SubBass100 wrote:I have some NVIDIA Jetson Nano's sitting around and would love to offer them as workers for the project. I've read some previous posts that mock the speed of the jetson's resources and say that it's a waste, however, I also see that there is support for Raspberry PI, so, I'm not sure why it's such a big deal? Every little bit helps right? I was able to successfully install the client arm64 software on the nano and get it up and running for "CPU" work. However I cannot seem to get the GPU portion working as it just says "Folding Slot Disabled". The nano supports cuda so I'm not sure what to try? Perhaps there is an attribute or flag needed? I'm not looking for a "NO! CANNOT BE DONE"

answer however if there is an actual limitation of the device which disallows it from working I will be understanding. I've invested some time into this already and if there is a chance of it working without much more effort, this could be a nice little unit to support F@H. Thank you very much for your help and I look forward helping more!
We appreciate your intentions. As has already been said, it seems highly unlikely. Let me fill in a few other facts.
1) FAH is currently developing CPU support for ARM devices. Formal support has NOT been announced and we're all waiting for a formal announcement. That announcement
SHOULD include information about the extent of that support.

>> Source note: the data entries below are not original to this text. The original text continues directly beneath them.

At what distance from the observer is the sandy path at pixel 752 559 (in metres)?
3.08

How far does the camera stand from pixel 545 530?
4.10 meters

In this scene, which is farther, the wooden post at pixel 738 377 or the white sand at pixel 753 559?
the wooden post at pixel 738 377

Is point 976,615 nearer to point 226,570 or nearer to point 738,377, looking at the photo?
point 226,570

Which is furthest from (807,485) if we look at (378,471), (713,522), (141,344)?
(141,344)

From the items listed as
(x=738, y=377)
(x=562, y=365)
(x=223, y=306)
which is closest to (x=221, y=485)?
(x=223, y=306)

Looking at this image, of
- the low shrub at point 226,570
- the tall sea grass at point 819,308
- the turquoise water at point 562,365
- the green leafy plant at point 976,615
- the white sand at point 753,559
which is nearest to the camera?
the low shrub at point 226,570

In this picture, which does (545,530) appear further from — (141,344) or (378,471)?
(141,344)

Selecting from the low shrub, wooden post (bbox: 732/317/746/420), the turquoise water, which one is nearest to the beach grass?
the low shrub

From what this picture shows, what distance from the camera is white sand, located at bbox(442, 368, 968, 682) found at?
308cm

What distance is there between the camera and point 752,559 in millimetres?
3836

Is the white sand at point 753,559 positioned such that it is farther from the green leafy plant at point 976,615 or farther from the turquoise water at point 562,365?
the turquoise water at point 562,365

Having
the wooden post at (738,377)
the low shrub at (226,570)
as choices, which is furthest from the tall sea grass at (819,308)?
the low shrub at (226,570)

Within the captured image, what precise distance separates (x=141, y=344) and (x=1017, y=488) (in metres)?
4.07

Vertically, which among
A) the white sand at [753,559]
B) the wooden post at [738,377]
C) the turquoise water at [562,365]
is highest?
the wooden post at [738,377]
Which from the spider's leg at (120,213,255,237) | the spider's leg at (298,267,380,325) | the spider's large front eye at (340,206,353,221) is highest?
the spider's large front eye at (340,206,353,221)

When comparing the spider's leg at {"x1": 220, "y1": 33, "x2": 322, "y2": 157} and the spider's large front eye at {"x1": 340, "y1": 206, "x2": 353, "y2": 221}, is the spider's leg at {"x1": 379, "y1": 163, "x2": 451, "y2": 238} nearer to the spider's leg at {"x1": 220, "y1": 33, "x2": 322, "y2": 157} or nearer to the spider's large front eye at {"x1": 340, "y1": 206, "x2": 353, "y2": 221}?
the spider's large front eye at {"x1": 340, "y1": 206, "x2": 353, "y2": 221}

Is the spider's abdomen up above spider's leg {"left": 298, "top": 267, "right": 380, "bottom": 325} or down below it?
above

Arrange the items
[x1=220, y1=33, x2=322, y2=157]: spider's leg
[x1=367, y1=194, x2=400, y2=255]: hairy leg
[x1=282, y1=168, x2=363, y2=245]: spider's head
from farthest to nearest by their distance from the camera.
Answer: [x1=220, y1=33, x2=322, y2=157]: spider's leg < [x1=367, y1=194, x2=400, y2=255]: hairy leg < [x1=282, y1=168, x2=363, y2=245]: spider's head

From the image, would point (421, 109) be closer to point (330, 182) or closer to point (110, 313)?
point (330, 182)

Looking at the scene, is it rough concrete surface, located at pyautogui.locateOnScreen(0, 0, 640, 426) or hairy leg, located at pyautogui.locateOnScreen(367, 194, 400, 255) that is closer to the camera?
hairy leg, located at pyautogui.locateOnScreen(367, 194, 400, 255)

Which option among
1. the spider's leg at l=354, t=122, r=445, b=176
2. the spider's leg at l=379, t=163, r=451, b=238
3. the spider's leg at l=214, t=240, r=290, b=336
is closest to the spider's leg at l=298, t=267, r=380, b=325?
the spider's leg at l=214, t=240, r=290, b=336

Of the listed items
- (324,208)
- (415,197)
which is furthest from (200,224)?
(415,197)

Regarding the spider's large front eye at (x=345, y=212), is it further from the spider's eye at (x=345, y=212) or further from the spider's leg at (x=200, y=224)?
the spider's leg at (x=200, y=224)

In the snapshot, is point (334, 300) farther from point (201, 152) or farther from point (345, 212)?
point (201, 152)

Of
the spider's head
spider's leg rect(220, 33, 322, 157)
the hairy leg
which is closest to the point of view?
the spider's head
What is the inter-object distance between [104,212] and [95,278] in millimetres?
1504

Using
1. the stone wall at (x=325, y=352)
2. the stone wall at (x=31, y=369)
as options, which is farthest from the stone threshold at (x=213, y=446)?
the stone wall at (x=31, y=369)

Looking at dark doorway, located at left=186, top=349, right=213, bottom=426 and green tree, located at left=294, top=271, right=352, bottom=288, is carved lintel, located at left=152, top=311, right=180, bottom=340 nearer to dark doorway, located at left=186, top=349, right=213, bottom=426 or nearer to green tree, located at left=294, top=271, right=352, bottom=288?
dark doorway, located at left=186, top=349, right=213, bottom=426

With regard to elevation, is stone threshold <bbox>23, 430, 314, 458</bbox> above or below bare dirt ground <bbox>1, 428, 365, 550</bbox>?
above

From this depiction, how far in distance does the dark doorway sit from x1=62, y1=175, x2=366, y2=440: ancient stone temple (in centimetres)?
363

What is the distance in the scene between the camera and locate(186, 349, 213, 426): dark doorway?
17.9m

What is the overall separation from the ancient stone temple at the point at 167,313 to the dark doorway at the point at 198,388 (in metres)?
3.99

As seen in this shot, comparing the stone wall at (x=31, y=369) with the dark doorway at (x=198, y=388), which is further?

2) This site is supported by volunteers. While we may express personal opinions, formal announcements are generally found on the main website foldingathome.org and perhaps referenced here.
3) RPi probably will not be supported. More powerful ARM devices (generally supported by Linux) probably will be supported for CPU computations. For GPUs, OpenCL support is expected. Special cases might be considered someday for CUDA-only devices but it would make it difficult to assign credits properly (and it has never been done.)
4) Your statement "Every little bit helps right?" sounds logical but it isn't necessarily accurate. Scientific research is time-critical. If a researcher plans to publish results in M months, (s)he has to allocate a portion of that time to performing the actual calculations. That, together with some estimates of the length of atomic paths required leads back to a deadline for every assigned Work Unit. We try to avoid wasting your time assigning WUs that cannot be completed by the assigned Deadline or assigning work that will be duplicated unnecessarily.
5) I have not researched your suggested hardware but
ASSUMING that it is several orders of magnitude slower than other (supported) hardware, assigning a WU to your hardware might, in fact, delay the actual scientific progress of that project since nobody else should be processing the same assignment while the servers wait for you to complete it. Points a heavily weighted based on the speed it is completed and expired work is discarded.
6) I'd be happy to be wrong about that assumption, but it does offer a potential reason to disqualify your quote in (4) above.